BEGIN Listed records
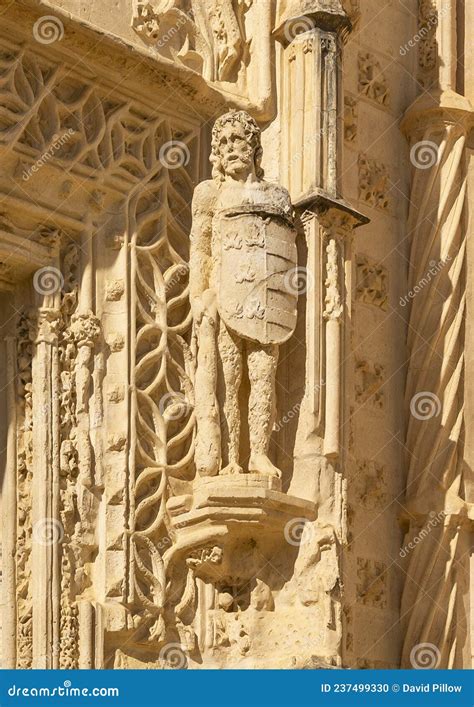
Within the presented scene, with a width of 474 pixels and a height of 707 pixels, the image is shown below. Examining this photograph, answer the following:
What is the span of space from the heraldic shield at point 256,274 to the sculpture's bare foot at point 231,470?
0.65 metres

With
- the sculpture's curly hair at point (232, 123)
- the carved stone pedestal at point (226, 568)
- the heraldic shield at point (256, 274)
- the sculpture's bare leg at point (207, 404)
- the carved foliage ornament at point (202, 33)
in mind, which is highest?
the carved foliage ornament at point (202, 33)

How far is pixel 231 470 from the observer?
42.5 ft

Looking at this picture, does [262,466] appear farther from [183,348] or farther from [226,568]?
[183,348]

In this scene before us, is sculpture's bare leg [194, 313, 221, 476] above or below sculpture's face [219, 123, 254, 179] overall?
below

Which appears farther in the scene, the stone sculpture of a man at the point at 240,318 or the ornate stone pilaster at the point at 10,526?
the stone sculpture of a man at the point at 240,318

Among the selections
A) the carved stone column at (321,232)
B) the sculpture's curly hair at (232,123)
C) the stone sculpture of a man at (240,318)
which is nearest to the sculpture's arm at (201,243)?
the stone sculpture of a man at (240,318)

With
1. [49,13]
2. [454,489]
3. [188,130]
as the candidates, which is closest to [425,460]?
[454,489]

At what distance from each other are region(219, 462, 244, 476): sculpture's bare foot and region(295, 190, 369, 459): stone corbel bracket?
1.70 feet

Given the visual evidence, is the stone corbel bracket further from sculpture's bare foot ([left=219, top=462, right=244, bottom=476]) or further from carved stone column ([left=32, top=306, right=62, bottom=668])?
carved stone column ([left=32, top=306, right=62, bottom=668])

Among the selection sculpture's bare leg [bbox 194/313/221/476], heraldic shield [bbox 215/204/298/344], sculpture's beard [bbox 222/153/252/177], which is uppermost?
sculpture's beard [bbox 222/153/252/177]

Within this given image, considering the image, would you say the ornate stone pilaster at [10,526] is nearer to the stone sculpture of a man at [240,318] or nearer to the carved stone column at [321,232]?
the stone sculpture of a man at [240,318]

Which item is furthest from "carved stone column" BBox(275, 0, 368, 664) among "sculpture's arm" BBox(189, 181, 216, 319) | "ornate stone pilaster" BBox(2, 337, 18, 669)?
"ornate stone pilaster" BBox(2, 337, 18, 669)

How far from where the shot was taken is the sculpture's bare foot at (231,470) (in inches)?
510

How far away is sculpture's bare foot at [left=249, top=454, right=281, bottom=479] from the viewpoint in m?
13.0
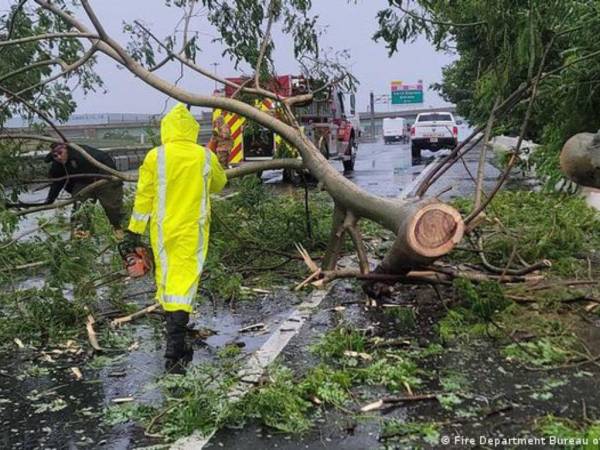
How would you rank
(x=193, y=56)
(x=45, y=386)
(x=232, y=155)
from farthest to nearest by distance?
(x=232, y=155) → (x=193, y=56) → (x=45, y=386)

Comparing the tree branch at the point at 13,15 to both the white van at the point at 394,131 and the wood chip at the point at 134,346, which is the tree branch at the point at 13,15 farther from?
the white van at the point at 394,131

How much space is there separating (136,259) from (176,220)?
89cm

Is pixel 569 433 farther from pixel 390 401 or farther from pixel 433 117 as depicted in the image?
pixel 433 117

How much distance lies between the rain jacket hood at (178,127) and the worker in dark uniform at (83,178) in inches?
95.3

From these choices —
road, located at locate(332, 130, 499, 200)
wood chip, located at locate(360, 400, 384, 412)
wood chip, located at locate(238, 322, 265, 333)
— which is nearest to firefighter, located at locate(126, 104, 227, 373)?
wood chip, located at locate(238, 322, 265, 333)

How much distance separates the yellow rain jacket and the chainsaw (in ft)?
2.00

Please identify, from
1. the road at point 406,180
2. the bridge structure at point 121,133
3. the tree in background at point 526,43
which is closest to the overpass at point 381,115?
the bridge structure at point 121,133

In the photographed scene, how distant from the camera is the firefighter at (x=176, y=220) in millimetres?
4285

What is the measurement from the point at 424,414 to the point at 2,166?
5088 millimetres

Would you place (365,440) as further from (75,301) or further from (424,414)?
(75,301)

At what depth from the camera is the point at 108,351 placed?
15.3 ft

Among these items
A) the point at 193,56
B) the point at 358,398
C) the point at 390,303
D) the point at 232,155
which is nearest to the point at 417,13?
the point at 193,56

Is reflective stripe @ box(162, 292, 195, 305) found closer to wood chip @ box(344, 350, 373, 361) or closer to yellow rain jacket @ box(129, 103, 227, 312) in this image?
yellow rain jacket @ box(129, 103, 227, 312)

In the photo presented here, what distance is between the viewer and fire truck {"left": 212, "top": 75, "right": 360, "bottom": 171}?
8.05 m
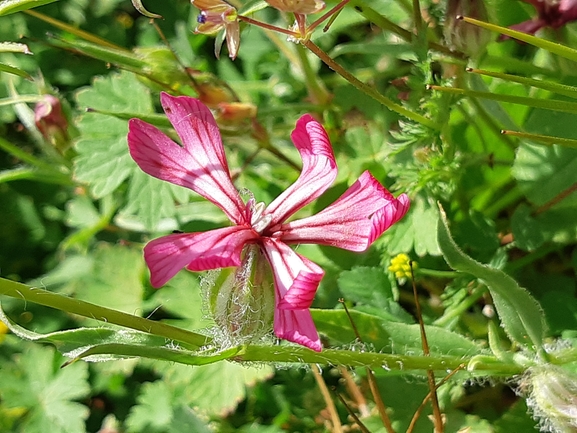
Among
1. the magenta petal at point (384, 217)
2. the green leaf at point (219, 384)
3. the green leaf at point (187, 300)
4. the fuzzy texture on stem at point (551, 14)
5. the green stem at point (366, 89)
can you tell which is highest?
END Listed records
= Directions for this task =
Repeat the data exactly, excluding the pictures.

= Exercise solution =
Within the presented scene, with a width of 474 pixels and a height of 707 pixels, the image is shown below. Examining this photograph, answer the following:
What is the span of space from the heraldic shield at point 256,274 to the sculpture's bare foot at point 231,470?
0.65 metres

With
- the sculpture's curly hair at point (232, 123)
- the carved stone pedestal at point (226, 568)
- the heraldic shield at point (256, 274)
- the sculpture's bare leg at point (207, 404)
- the carved foliage ornament at point (202, 33)
in mind, which is highest?
the carved foliage ornament at point (202, 33)

How far is pixel 231 470 from the observer?
42.5 ft

Looking at this picture, does [262,466] appear farther from [183,348] or farther from [226,568]?
[183,348]

In this scene before us, is sculpture's bare leg [194, 313, 221, 476] above or below sculpture's face [219, 123, 254, 179] overall?
below

Which appears farther in the scene, the stone sculpture of a man at the point at 240,318 or the ornate stone pilaster at the point at 10,526?
the stone sculpture of a man at the point at 240,318

Among the selections
A) the carved stone column at (321,232)
B) the sculpture's curly hair at (232,123)
C) the stone sculpture of a man at (240,318)
which is nearest to the sculpture's arm at (201,243)?
the stone sculpture of a man at (240,318)

With
1. [49,13]
2. [454,489]
3. [188,130]
as the candidates, which is closest to [425,460]?
[454,489]

At what distance from each other are region(219, 462, 244, 476): sculpture's bare foot and region(295, 190, 369, 459): stone corbel bracket?
1.70 feet

Given the visual evidence, is the stone corbel bracket further from sculpture's bare foot ([left=219, top=462, right=244, bottom=476]) or further from carved stone column ([left=32, top=306, right=62, bottom=668])?
carved stone column ([left=32, top=306, right=62, bottom=668])

Among the selection sculpture's bare leg [bbox 194/313/221/476], heraldic shield [bbox 215/204/298/344], sculpture's beard [bbox 222/153/252/177], which is uppermost?
sculpture's beard [bbox 222/153/252/177]

Within this given image, considering the image, would you say the ornate stone pilaster at [10,526] is nearer to the stone sculpture of a man at [240,318] or nearer to the carved stone column at [321,232]?
the stone sculpture of a man at [240,318]

Which item is furthest from "carved stone column" BBox(275, 0, 368, 664) among "sculpture's arm" BBox(189, 181, 216, 319) | "ornate stone pilaster" BBox(2, 337, 18, 669)?
"ornate stone pilaster" BBox(2, 337, 18, 669)

How far from where the shot was taken is the sculpture's bare foot at (231,470) (in inches)?
510

How far away is sculpture's bare foot at [left=249, top=454, right=281, bottom=479] from the viewpoint in m?
13.0
How would you rank
(x=193, y=56)
(x=45, y=386)
(x=232, y=155)
from farthest to nearest by distance?
(x=232, y=155) → (x=193, y=56) → (x=45, y=386)

Comparing the tree branch at the point at 13,15 to both the white van at the point at 394,131 and the wood chip at the point at 134,346, which is the tree branch at the point at 13,15 farther from?
the white van at the point at 394,131

How much space is there separating (136,259) from (176,220)?
89cm

Is pixel 569 433 farther from pixel 390 401 or farther from pixel 433 117 as depicted in the image?
pixel 433 117

How much distance lies between the rain jacket hood at (178,127) and the worker in dark uniform at (83,178) in inches?
95.3

From these choices —
road, located at locate(332, 130, 499, 200)
wood chip, located at locate(360, 400, 384, 412)
wood chip, located at locate(238, 322, 265, 333)
— which is nearest to firefighter, located at locate(126, 104, 227, 373)?
wood chip, located at locate(238, 322, 265, 333)

How much distance separates the yellow rain jacket and the chainsaw (in ft)?
2.00

Please identify, from
1. the road at point 406,180
2. the bridge structure at point 121,133
3. the tree in background at point 526,43
which is closest to the overpass at point 381,115?
the bridge structure at point 121,133

In the photographed scene, how distant from the camera is the firefighter at (x=176, y=220) in millimetres?
4285

What is the measurement from the point at 424,414 to the point at 2,166?
5088 millimetres

Would you place (365,440) as further from (75,301) or further from (424,414)?
(75,301)

At what depth from the camera is the point at 108,351 placed?
15.3 ft

Among these items
A) the point at 193,56
B) the point at 358,398
C) the point at 390,303
D) the point at 232,155
which is nearest to the point at 417,13?
the point at 193,56

Is reflective stripe @ box(162, 292, 195, 305) found closer to wood chip @ box(344, 350, 373, 361) or closer to yellow rain jacket @ box(129, 103, 227, 312) in this image?
yellow rain jacket @ box(129, 103, 227, 312)

In the photo presented here, what distance is between the viewer and fire truck {"left": 212, "top": 75, "right": 360, "bottom": 171}?
8.05 m
Among
1. the magenta petal at point (384, 217)
2. the green leaf at point (219, 384)
3. the green leaf at point (187, 300)
4. the fuzzy texture on stem at point (551, 14)
5. the green stem at point (366, 89)
can you tell which is highest?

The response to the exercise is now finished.